3. RAID Organizations and Levels
Different RAID organizations were defined based on different combinations of the two factors of granularity of data interleaving (striping) and pattern used to compute redundant information. In the initial proposal, levels 1 through 5 of RAID were proposed, and two additional levels—0 and 6—were added later.
RAID level 0 uses data striping, has no redundant data, and hence has the best write performance since updates do not have to be duplicated. It splits data evenly across two or more disks. However, its read performance is not as good as RAID level 1, which uses mirrored disks. In the latter, performance improvement is possible by scheduling a read request to the disk with shortest expected seek and rotational delay. RAID level 2 uses memory-style redundancy by using Hamming codes, which contain parity bits for distinct overlapping subsets of components. Thus, in one particular version of this level, three redundant disks suffice for four original disks, whereas with mirroring—as in level 1—four would be required. Level 2 includes both error detection and correction, although detection is generally not required because broken disks identify themselves.
RAID level 3 uses a single parity disk relying on the disk controller to figure out which disk has failed. Levels 4 and 5 use block-level data striping, with level 5 distributing data and parity information across all disks. Figure 17.14(b) shows an illustration of RAID level 5, where parity is shown with subscript p. If one disk fails, the missing data is calculated based on the parity available from the remaining disks. Finally, RAID level 6 applies the so-called P + Q redundancy scheme using Reed-Soloman codes to protect against up to two disk failures by using just two redundant disks.

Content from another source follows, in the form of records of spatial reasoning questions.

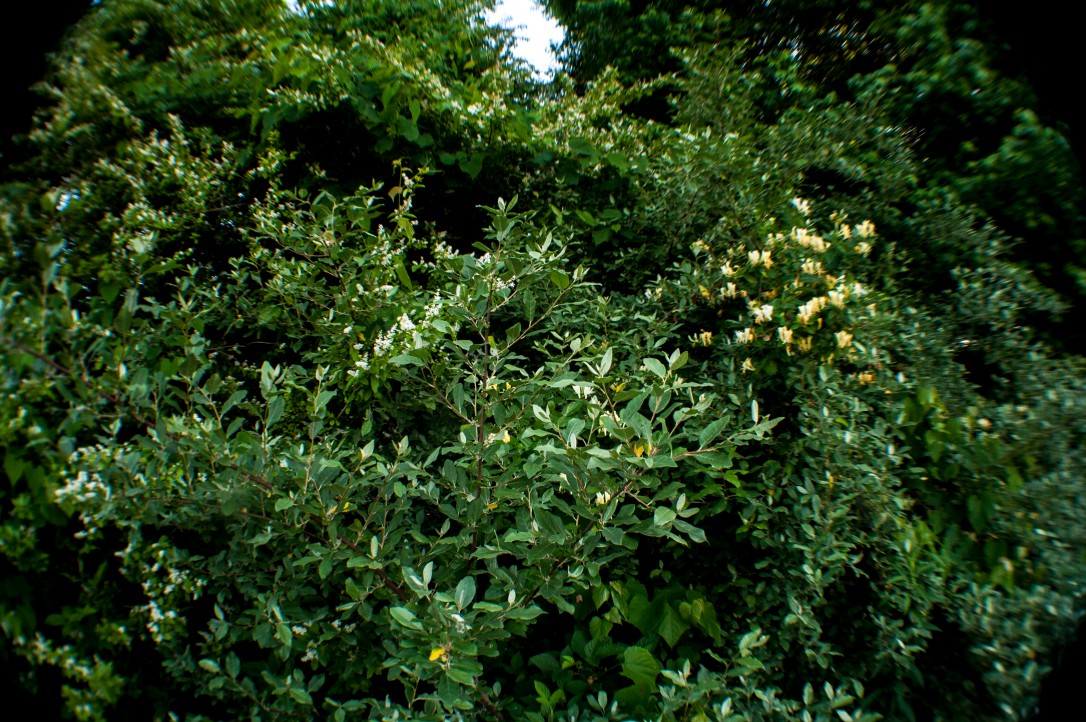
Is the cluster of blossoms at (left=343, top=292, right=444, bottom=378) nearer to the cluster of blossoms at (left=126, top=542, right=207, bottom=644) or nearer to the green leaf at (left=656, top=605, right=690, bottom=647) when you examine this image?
the cluster of blossoms at (left=126, top=542, right=207, bottom=644)

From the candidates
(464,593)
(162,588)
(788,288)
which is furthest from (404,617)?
(788,288)

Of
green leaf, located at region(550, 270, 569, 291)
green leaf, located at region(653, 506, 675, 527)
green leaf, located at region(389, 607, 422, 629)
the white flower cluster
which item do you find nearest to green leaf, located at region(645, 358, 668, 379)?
green leaf, located at region(653, 506, 675, 527)

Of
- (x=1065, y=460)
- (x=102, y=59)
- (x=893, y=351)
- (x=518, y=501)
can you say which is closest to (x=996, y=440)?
(x=1065, y=460)

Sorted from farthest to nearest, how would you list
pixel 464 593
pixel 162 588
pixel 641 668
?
pixel 641 668
pixel 162 588
pixel 464 593

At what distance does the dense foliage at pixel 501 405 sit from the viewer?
54.0 inches

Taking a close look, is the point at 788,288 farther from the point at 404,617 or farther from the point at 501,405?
the point at 404,617

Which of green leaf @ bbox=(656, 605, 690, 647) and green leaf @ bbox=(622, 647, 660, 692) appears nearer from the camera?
green leaf @ bbox=(622, 647, 660, 692)

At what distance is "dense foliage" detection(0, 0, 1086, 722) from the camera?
1.37 metres

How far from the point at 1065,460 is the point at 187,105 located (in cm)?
510

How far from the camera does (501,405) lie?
68.2 inches

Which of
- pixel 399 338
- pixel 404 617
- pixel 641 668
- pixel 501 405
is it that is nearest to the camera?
→ pixel 404 617

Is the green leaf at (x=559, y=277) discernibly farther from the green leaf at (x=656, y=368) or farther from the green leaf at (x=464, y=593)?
the green leaf at (x=464, y=593)

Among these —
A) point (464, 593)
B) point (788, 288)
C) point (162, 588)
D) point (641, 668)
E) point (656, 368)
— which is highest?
point (788, 288)

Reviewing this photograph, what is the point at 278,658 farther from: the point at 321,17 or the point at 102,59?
the point at 321,17
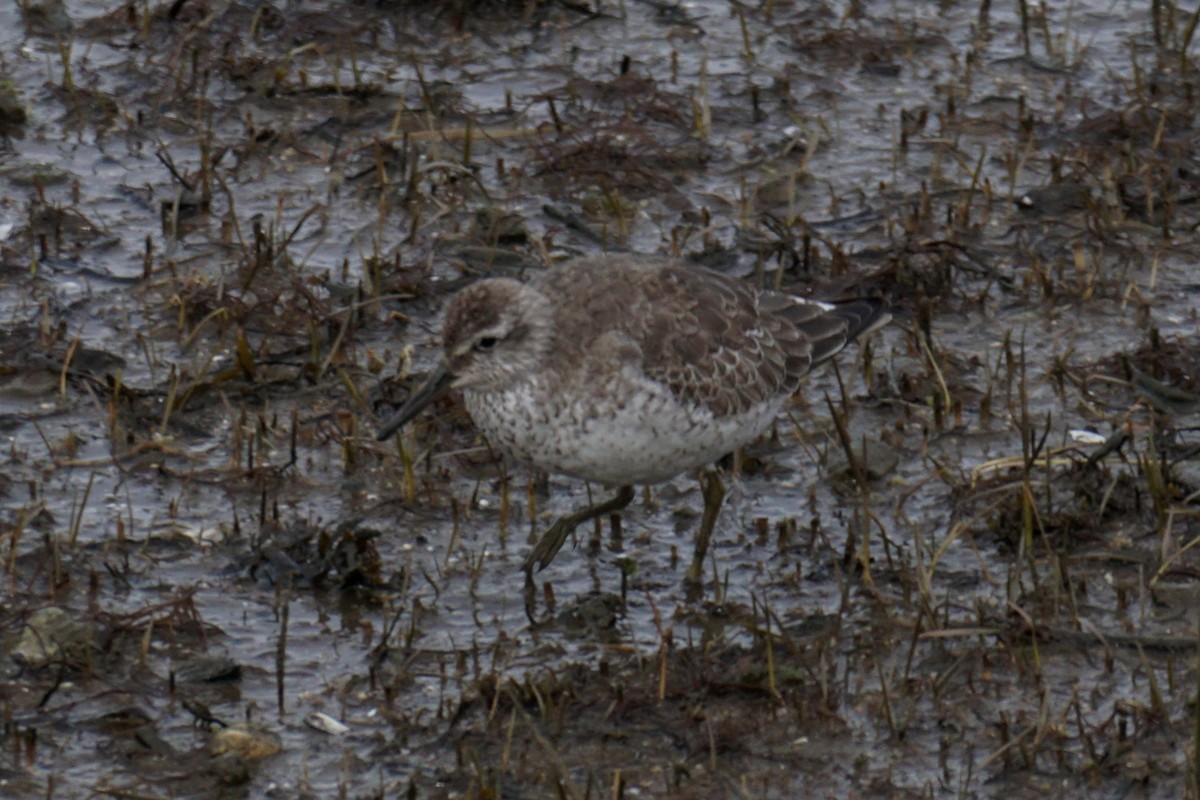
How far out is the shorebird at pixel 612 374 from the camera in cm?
694

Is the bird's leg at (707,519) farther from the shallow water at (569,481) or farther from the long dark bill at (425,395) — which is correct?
the long dark bill at (425,395)

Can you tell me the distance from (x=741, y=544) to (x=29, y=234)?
12.5 feet

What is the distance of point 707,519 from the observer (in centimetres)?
746

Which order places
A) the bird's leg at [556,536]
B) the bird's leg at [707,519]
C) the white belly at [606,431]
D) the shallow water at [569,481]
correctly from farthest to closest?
the bird's leg at [707,519] < the bird's leg at [556,536] < the white belly at [606,431] < the shallow water at [569,481]

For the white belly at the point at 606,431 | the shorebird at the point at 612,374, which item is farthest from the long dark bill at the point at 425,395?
the white belly at the point at 606,431

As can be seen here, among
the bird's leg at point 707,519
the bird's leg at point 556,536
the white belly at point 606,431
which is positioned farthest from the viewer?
the bird's leg at point 707,519

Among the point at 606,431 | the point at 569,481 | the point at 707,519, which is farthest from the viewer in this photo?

Rebuilding in case of disk failure is easiest for RAID level 1. Other levels require the reconstruction of a failed disk by reading multiple disks. Level 1 is used for critical applications such as storing logs of transactions. Levels 3 and 5 are preferred for large volume storage, with level 3 providing higher transfer rates. Most popular use of RAID technology currently uses level 0 (with striping), level 1 (with mirroring), and level 5 with an extra drive for parity. A combination of multiple RAID levels are also used – for example, 0+1 combines striping and mirroring using a minimum of four disks. Other nonstandard RAID levels include: RAID 1.5, RAID 7, RAID-DP, RAID S or Parity RAID, Matrix RAID, RAID-K, RAID-Z, RAIDn, Linux MD RAID 10, IBM ServeRAID 1E, and unRAID. A discussion of these nonstandard levels is beyond the scope of this book. Designers of a RAID setup for a given application mix have to confront many design decisions such as the level of RAID, the number of disks, the choice of parity schemes, and grouping of disks for block-level striping. Detailed performance studies on small reads and writes (referring to I/O requests for one striping unit) and large reads and writes (referring to I/O requests for one stripe unit from each disk in an error-correction group) have been performed.